DOCUMENT EXTRACT:
========================

You can live a $5 Million retirement on $1.6 Million in savings.

Use these 3 strategies to shave 70% off your supposed retirement savings.

Your retirement savings target (your “number”) is less than you think you need.

In 2019, personal finance guru Suze Orman announced you need $5 Million to live a happy retirement.

That’s wrong, wrong, wrong, wrong, wrong. Very wrong.

Suze is misinforming those of us working hard to achieve financial independence.

In this post, I will show you how to shave $3.4 Million off this misguided $5 Million savings target. All you must do is 1) Review your large expenses, 2) Turn your hobby into a micro-business, and 3) Invest smarter.

Before we dive in, think about this:

“How much longer would you need to work to save an additional $3.4 Million dollars?”

I hope the answer is “far too long to even consider it!”. In fact, it’s likely not even possible for most of us.

First, let’s clarify a $5 Million retirement.

The often-used 4% rule translates $5 Million of retirement savings to living on $200,000 annually for 30 years. (More on this 30-year timeframe, later).

Next, we can reduce this $5 Million savings target by ~70% using three strategies.

To do so, we’ll build a case to adjust needing $200,000 annually. Then, we’ll back into the reduced savings target. And, we’ll do this all without sacrificing quality of life in retirement.

#1: Investigate large expenses to reduce spending

What is the best way to reduce the income needed in retirement? The best way is the most direct way: eliminate unnecessary living expenses.

Please take note! This is not an act of frugality or meant to reduce your quality of life in retirement. I’m willing to bet that you can comfortably live on 20% less. Let’s shave off $40,000 in spending without feeling it.

========================

TASK LIST:
[a] In the retirement savings post, what annual income does the 4% rule turn $5 Million of savings into?
[b] Using only the retirement savings post, explain in one to three sentences why it names cutting unnecessary living expenses as the best way to lower the income needed in retirement.
[c] Carry the retirement savings post forward from its last sentence, in the same voice.

RECORDED INFORMATION:
========================

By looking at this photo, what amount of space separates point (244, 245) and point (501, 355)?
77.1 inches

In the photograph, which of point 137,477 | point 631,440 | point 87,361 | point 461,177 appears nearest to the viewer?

========================

IN RESPONSE:
[a] It turns $5 Million into $200,000 a year for 30 years.

[b] The post says the best way is the most direct way, and eliminating unnecessary living expenses directly reduces the income needed. It adds that this is not about frugality or a lower quality of life. The author bets you can comfortably live on 20% less.

[c]
Exercise #1:
Look at your annual expenses and do the necessary work to curb your spending. Start with the big expenses: home, car, and health. Can you refinance your mortgage? How about selling a car and biking instead? Have you signed up for a subsidized Affordable Care Act (ACA) health plan at

Exericise #2:
Imagine you are an entrepreneur, and it is “Day 1”. Assume that you can only afford 25% of what you had planned for. In this scenario, your $200,000 annual spend becomes $50,000. What unique changes can you make? This exercise results in extreme ideas that you could later change to be less severe.

Exercise #3:
Learn from others who have come before you. Here are 10 ideas that members of the Fast Follow Investor community have shared with me. You need NOT downsize your home, reduce the # of vacations you take, or eliminate a daily coffee habit!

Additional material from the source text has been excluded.